Goal of the exercise »
In the airline buyback passage, rewrite the part from "The unions asked" through "a spokeswoman said.", swapping "buybacks" for "share repurchases".

Text passage »
The unions, which represent pilots, flight attendants, mechanics, baggage handlers and other workers, launched a campaign and petition drive that portrays buyouts as a giveaway to Wall Street and a tool for airline executives to boost their own stock-based compensation.

“We paused the greed in aviation for a little while," said Sara Nelson, president of the Association of Flight Attendants. She blamed “greed that ran rampant before COVID” with leaving airlines understaffed.

The unions asked airlines to pledge to forgo buybacks until until airlines fix their “operational meltdowns" and reach new labor contracts — unions are seeking substantial wage increases.

A union representative said Thursday that none of the airlines immediately agreed to the pledge.

The chief financial officer of American Airlines, Derek Kerr, said in a recent interview that buybacks are not on the table.

“There is no plan to do any share repurchases. All of our excess liquidity will go to pay off debt,” Kerr said. A spokesman said Thursday that is still American's position.

United Airlines said that it is not currently seeking buybacks. “Our highest financial priorities right now are restoring our balance sheet and investing in our employees and customers,” a spokeswoman said.

Asked about share repurchases last month, Delta Air Lines CEO Ed Bastian did not answer directly because of the prohibition, but he said the airline has a responsibility to customers, employees, “and importantly to our owners.” A Delta spokesman said Thursday that the company has raised base pay 4% and made profit-sharing payments to employees.

A Southwest Airlines spokesman said only that the airline has not announced any plans for buybacks.

Airlines could be tempted to repurchase stock because the shares might appear cheap. The Arca index of airline stocks is down 21% this year and 41% since the start of 2020. Most U.S. airlines reported second-quarter profits, however, and revenue is surging on strong ticket sales.

Stock buybacks are a favorite target of unions and Democratic lawmakers, who often see them as widening inequality between workers and wealthier investors. The climate, health care and tax bill that President Joe Biden signed this week includes a new 1% excise tax on them beginning next year.

Corporations view buybacks as a way to reward shareholders by reducing the number of shares and making the remaining ones more valuable. Investors often prefer them over dividends, which are treated as ordinary income and taxed at up to 37%. If buybacks boost a stock's value, investors who hold the shares long enough pay a lower capital-gains tax on the profit when they sell — no more than 20%.

“There is nothing inherently wrong with a buyback. It just gives shareholders a return on their investment," said Charles Elson, founding director of a corporate-governance center at the University of Delaware.

Elson, however, said there are pitfalls. Companies might pay too much for the stock, wasting money. And executives with stock options benefit from buybacks but not from dividends, a problem that he said can be fixed by giving the executives restricted stock units instead of options.

Charles Tharp, a Boston University management professor who advises corporate boards on compensation, said that raising employee pay and buying back stock are separate decisions.

When companies approve buybacks, “it does look like I'm choosing to serve shareholders instead of employees,” he said, "but that assumes you would give the raise to employees if you didn't buy back shares, which probably isn't the case."

Tharp said if companies believe they need to raise pay to be competitive, they will make that decision regardless of whether they buy back shares.

In 2020, the labor unions provided key support for giving taxpayer money to the airlines, which were warning they faced disaster from a plunge in travel during the early days of the pandemic. Union officials and Democratic lawmakers insisted that the aid be tied to a ban on buybacks and limits on executive compensation.

Airlines were barred from furloughing employees during the pandemic, but they were allowed to pay incentives that led tens of thousands of workers to quit. The airlines were understaffed when air travel bounced back this spring and summer, contributing to about 45,000 canceled flights and 472,000 delays since June 1.

Dataset records »
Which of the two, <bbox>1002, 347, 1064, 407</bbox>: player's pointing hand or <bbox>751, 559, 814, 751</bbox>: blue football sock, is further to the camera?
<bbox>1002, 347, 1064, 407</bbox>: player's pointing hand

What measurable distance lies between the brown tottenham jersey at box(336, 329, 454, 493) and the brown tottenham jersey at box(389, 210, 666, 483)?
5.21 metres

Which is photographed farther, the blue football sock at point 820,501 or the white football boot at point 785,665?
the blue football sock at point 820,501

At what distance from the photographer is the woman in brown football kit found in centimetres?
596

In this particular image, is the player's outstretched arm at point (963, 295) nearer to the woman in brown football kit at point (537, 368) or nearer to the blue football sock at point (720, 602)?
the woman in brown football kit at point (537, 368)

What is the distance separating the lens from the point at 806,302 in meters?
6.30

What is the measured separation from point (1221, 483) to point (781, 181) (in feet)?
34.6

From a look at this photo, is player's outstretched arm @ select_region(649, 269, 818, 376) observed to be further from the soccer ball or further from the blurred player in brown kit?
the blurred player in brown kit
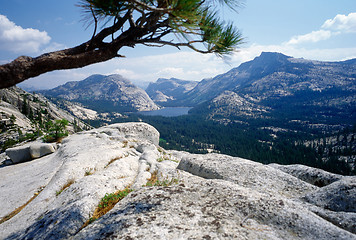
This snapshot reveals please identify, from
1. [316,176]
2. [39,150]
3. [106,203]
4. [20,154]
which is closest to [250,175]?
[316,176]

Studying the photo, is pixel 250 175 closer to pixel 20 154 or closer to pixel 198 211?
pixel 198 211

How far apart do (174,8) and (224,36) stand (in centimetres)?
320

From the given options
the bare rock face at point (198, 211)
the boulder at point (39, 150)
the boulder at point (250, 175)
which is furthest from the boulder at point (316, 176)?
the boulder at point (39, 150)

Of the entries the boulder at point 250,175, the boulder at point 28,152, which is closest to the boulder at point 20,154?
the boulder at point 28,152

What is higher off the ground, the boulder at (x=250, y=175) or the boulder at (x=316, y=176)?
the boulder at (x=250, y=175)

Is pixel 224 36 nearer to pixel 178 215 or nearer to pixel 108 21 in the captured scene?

Answer section »
The unions asked airlines to pledge to forgo share repurchases until until airlines fix their “operational meltdowns" and reach new labor contracts — unions are seeking substantial wage increases.

A union representative said Thursday that none of the airlines immediately agreed to the pledge.

The chief financial officer of American Airlines, Derek Kerr, said in a recent interview that share repurchases are not on the table.

“There is no plan to do any share repurchases. All of our excess liquidity will go to pay off debt,” Kerr said. A spokesman said Thursday that is still American's position.

United Airlines said that it is not currently seeking share repurchases. “Our highest financial priorities right now are restoring our balance sheet and investing in our employees and customers,” a spokeswoman said.